Why would I, after railing against eliminationist rhetoric all these many months, suddenly jump into it waist-deep myself? You'd think that would make someone suspicious. Then there was my blatant taunting at the end of that post -- kind of a dead giveaway, wouldn't you say? You'd have to be fairly stupid to have missed that. And then there were the commenters.
I had to frantically delete the first comment from a regular commenter, who perkily congratulated me on how well I reproduced Coulter's death-speak. Grrrrrrrr. But when Niles followed up, I figured, fine, there's no way I'm going to be able to ride herd on that thing so, screw it, I'll let commenters give the game away entirely and see what happens.
Which brings us to the obvious question -- who in the Canadian Idiot-sphere, given every possible clue that this was a prank, and with even my commenters explaining it to them, would still have the required level of screaming, cementheaded retardedness to fall for this, hook, line, sinker, tackle box and copy of Angling Times? Ladies and gentlemen, behold:
That's right, kids -- even when the entirety of Stephen Taylor's Special Education class had the sense to smell a prank when someone clubs them over the head with it, Canada's favourite mullet walked face-first into the woodchipper.
That comment was deleted but, surprisingly, I wasn't the one who deleted it. Fuck, no, I wanted the evidence of Twatsy's douchebagitude, so one of my trusty co-bloggers must have done it.
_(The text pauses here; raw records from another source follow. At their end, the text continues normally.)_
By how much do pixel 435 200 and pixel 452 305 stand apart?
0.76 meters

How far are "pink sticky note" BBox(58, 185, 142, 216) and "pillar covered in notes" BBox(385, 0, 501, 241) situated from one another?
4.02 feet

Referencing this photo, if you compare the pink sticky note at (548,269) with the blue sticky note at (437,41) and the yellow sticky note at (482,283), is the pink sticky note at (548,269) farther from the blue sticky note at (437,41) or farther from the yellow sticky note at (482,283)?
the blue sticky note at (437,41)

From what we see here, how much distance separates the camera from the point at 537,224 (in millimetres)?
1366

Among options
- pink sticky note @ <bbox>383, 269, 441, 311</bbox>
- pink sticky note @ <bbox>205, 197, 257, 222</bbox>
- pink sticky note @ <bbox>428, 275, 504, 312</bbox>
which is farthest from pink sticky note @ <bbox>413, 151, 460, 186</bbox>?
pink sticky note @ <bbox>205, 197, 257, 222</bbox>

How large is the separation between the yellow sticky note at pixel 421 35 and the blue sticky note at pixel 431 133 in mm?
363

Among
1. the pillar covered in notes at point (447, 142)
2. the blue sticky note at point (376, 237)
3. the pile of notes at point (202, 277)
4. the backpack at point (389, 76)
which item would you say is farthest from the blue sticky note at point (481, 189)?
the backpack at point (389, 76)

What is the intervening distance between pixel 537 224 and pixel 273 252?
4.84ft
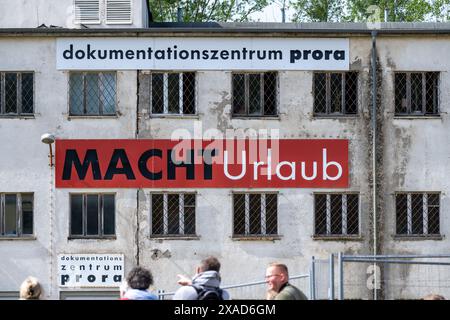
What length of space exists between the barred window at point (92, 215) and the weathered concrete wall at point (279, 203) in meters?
0.85

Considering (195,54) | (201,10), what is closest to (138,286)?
(195,54)

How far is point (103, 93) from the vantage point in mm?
31562

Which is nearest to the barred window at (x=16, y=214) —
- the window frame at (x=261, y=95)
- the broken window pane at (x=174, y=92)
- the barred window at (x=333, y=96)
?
the broken window pane at (x=174, y=92)

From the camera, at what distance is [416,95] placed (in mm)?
31719

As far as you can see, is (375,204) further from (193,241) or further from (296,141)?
(193,241)

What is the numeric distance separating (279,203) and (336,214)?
1524mm

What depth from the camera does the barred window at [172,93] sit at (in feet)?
103

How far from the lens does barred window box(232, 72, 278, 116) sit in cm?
3150

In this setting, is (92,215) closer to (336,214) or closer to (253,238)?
(253,238)

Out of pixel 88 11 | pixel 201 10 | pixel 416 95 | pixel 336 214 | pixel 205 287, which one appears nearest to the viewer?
pixel 205 287

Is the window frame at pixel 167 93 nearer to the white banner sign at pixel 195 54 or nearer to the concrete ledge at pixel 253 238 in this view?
the white banner sign at pixel 195 54

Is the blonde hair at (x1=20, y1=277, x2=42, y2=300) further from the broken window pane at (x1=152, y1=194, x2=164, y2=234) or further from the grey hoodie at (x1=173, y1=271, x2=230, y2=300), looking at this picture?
the broken window pane at (x1=152, y1=194, x2=164, y2=234)

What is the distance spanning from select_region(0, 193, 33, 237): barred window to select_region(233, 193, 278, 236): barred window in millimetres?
5299
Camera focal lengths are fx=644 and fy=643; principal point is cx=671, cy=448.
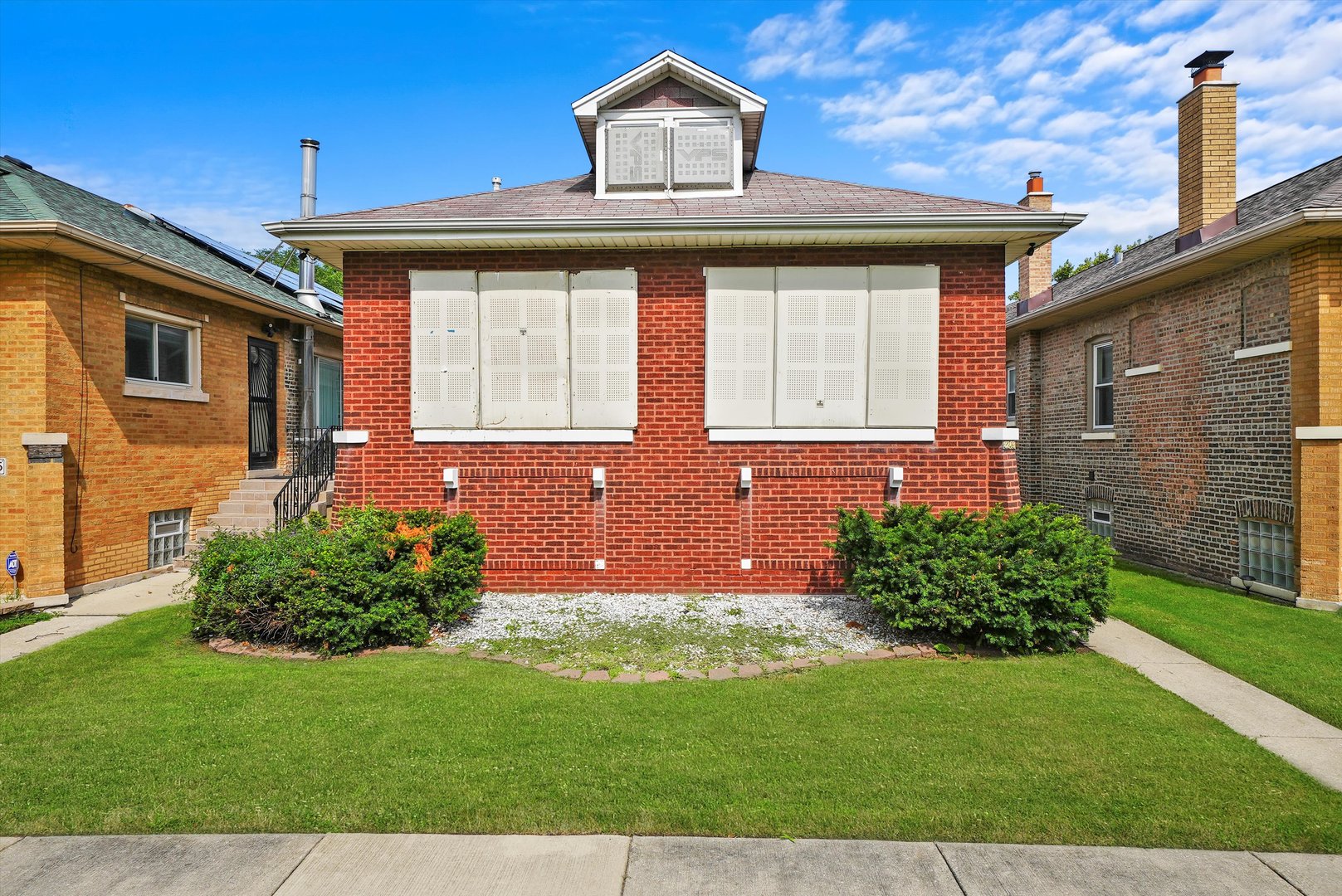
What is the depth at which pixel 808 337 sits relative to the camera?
8281 millimetres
Luckily, I'd already taken a screenshot since I assumed that, in an increasingly rare moment of lucidity, the Twatster would suddenly wake up sweating, realized he'd just made a planet-wide ass of himself, and dash back to delete the proof. Too late, though. And, for the true amusement value, I left the remaining comments up there but, yes, I will delete any more from Kid Thunderbolt Cash Assholery Twatsitude Mulletbrain.
The only remaining entertainment value will come from Twatsy desperately trying to salvage his dignity while people from coast to coast are laughing hysterically at him. But he can do that on his own blog. I'm already going to have to fumigate here.